| Exercise |
In the discussion below, which four categories do word counts define for the SFWA Nebula Awards?
**** Page extract ****
Word counts do currently define categories in science fiction, at least for SFWA Nebula Awards (short story, novelette, novella, novel). Maybe also for Hugo Awards or online databases such as the Locus Index to Science Fiction and the Internet Speculative Fiction Database. --P64 (talk) 18:48, 14 October 2011 (UTC)

Realistic Fiction[edit]

I don't believe the word "faction" is proper in this context and I'm not sure why the author included it in this article. The proper definition for "faction" has nothing to do with fiction, and no dictionary (known to me) defines it as the author does. He/she might be confusing or conjoining the words "factual fiction" instead. Since this isn't a widely used term (as far as I know), I think the sentence in question should be removed. — Preceding unsigned comment added by Davidwnbrgr (talkcontribs) 04:59, 23 February 2012 (UTC)

Fiction and fictionality[edit]

With regard to the questions of genre, and the difference between fiction the genre and fictionality, it is clear that good sources are needed, so that this potentially controversial matter can be put to rest. I'll see what is out there from solid scholarly sources, as opposed to blogs and journalists.Rwood128 (talk) 07:46, 4 April 2015 (UTC)

See List of literary genres/Fiction: [1]


The following (edited for "off point noise")) is copied from my Talk page, with the agreement of all editors. Rwood128 (talk) 22:09, 6 April 2015 (UTC)

Hello. I'm looking at your [rwood128] most recent edits to the "Fiction" article and have some concerns:
  • I'm wondering why you deleted the original sentence that actually defined what fiction is (even with a source included). Now, the lede just describes fiction overly broadly as a "literary genre, a narrative or creative account" but without any fully fleshed-out definition. Not every literary genre, narrative, etc. is fiction (in fact these categories also describe non-fiction), so this seems much less clear as a first sentence.
  • Also the tag at the end of the first sentence there ("in the sense that they are fictional") does not seem to help out the lede, since the idea of fiction/fictional/fictionality is never actually defined; this makes for a circular description. Can we reinstate the original source I used (I'm happy to reword my phrasing, if that's what you found clunky, awkward, etc.)?
**** The data ****
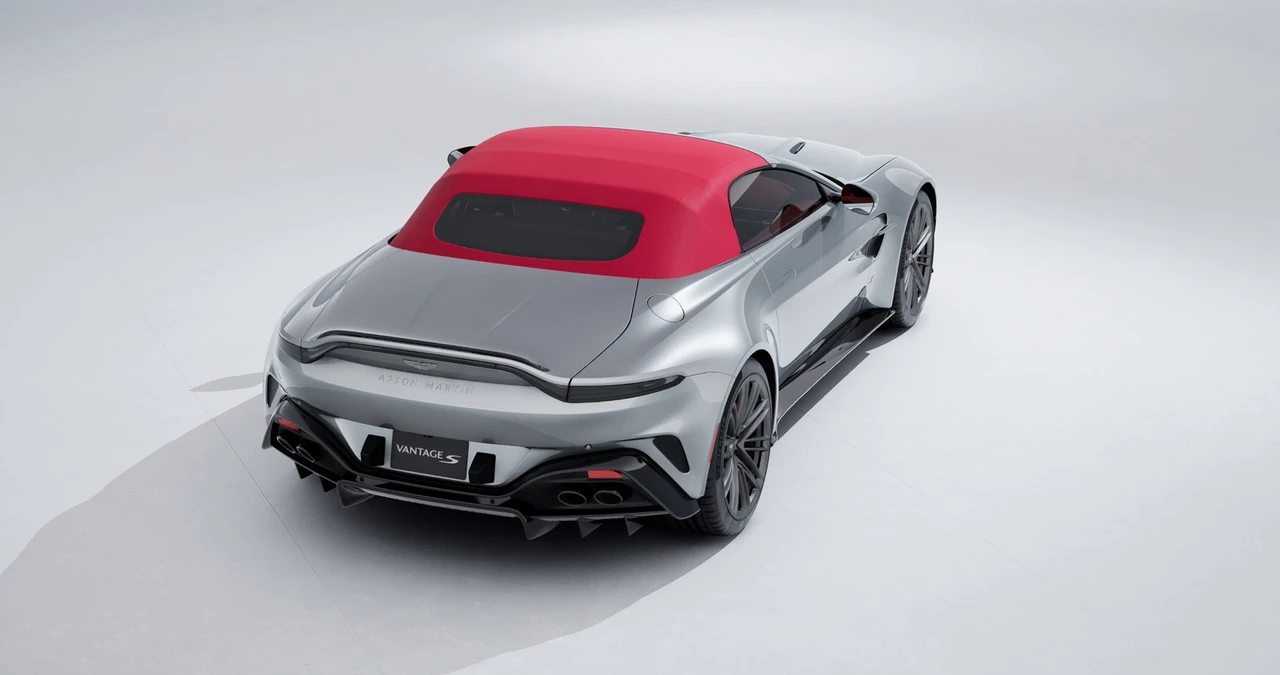 2026 Aston Martin V8 Vantage (2019+) - Image 13 of 21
****
| Solution |
Short story, novelette, novella, and novel.